Page excerpt
After a period of fluctuation, sheep and lamb prices have tumbled.

However, unlike the sheep market, cattle prices are unmoved and continue to be reported at or close to record levels. Why the divergence in prices across species?

A holistic assessment points to the impact of COVID-19 on foodservice demand for Australian sheepmeat as the main drag on domestic lamb prices, at a time when prices would ordinarily be reaching their seasonal peak.

As to the impact of COVID-19 on foodservice demand for Australian beef, widespread restrictions and lockdowns have also been detrimental to overseas demand. However, the winter supply contraction, market diversification of product supporting stable retail demand, heightened demand for quick food service options and a favourable rainfall outlook have so far provided support to domestic cattle prices.

The three largest export regions for Australian sheepmeat in 2019 were the United States (US), China and the Middle East (MENA), accounting for 69% of total exports.

A comparison with Australian beef exports shows that shipments to the US, China and Japan, accounted for the same percentage of total exports last year.

Your instructions
Reproduce the page excerpt on sheep and cattle prices word for word. The items that follow are drawn from a different source than the page excerpt.

Stored data

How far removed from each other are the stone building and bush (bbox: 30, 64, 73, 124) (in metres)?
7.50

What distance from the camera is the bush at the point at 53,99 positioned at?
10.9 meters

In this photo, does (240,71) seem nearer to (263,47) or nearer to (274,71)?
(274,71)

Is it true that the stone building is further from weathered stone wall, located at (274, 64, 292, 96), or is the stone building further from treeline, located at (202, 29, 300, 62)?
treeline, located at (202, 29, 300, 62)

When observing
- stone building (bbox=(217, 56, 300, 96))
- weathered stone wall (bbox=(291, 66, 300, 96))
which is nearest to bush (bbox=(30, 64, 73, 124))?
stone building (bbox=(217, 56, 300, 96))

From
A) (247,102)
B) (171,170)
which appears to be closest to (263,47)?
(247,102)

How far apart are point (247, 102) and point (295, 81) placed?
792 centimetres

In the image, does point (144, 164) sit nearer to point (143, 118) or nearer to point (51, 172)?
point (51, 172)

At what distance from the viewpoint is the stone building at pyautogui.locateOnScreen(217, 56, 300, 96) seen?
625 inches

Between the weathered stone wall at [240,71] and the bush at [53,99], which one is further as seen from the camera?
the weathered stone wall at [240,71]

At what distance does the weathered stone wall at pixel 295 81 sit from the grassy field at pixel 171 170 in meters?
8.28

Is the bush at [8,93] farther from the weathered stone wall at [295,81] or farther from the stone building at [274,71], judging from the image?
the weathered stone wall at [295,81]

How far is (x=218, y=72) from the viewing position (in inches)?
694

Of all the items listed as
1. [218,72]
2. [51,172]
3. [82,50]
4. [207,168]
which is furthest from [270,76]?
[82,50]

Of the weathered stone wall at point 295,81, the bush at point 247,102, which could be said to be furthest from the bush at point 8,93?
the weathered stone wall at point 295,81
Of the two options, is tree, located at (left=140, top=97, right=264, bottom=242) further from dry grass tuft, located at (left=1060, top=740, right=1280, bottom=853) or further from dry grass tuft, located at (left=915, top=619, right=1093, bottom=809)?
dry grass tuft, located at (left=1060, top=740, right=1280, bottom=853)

Exercise output
After a period of fluctuation, sheep and lamb prices have tumbled.

However, unlike the sheep market, cattle prices are unmoved and continue to be reported at or close to record levels. Why the divergence in prices across species?

A holistic assessment points to the impact of COVID-19 on foodservice demand for Australian sheepmeat as the main drag on domestic lamb prices, at a time when prices would ordinarily be reaching their seasonal peak.

As to the impact of COVID-19 on foodservice demand for Australian beef, widespread restrictions and lockdowns have also been detrimental to overseas demand. However, the winter supply contraction, market diversification of product supporting stable retail demand, heightened demand for quick food service options and a favourable rainfall outlook have so far provided support to domestic cattle prices.

The three largest export regions for Australian sheepmeat in 2019 were the United States (US), China and the Middle East (MENA), accounting for 69% of total exports.

A comparison with Australian beef exports shows that shipments to the US, China and Japan, accounted for the same percentage of total exports last year.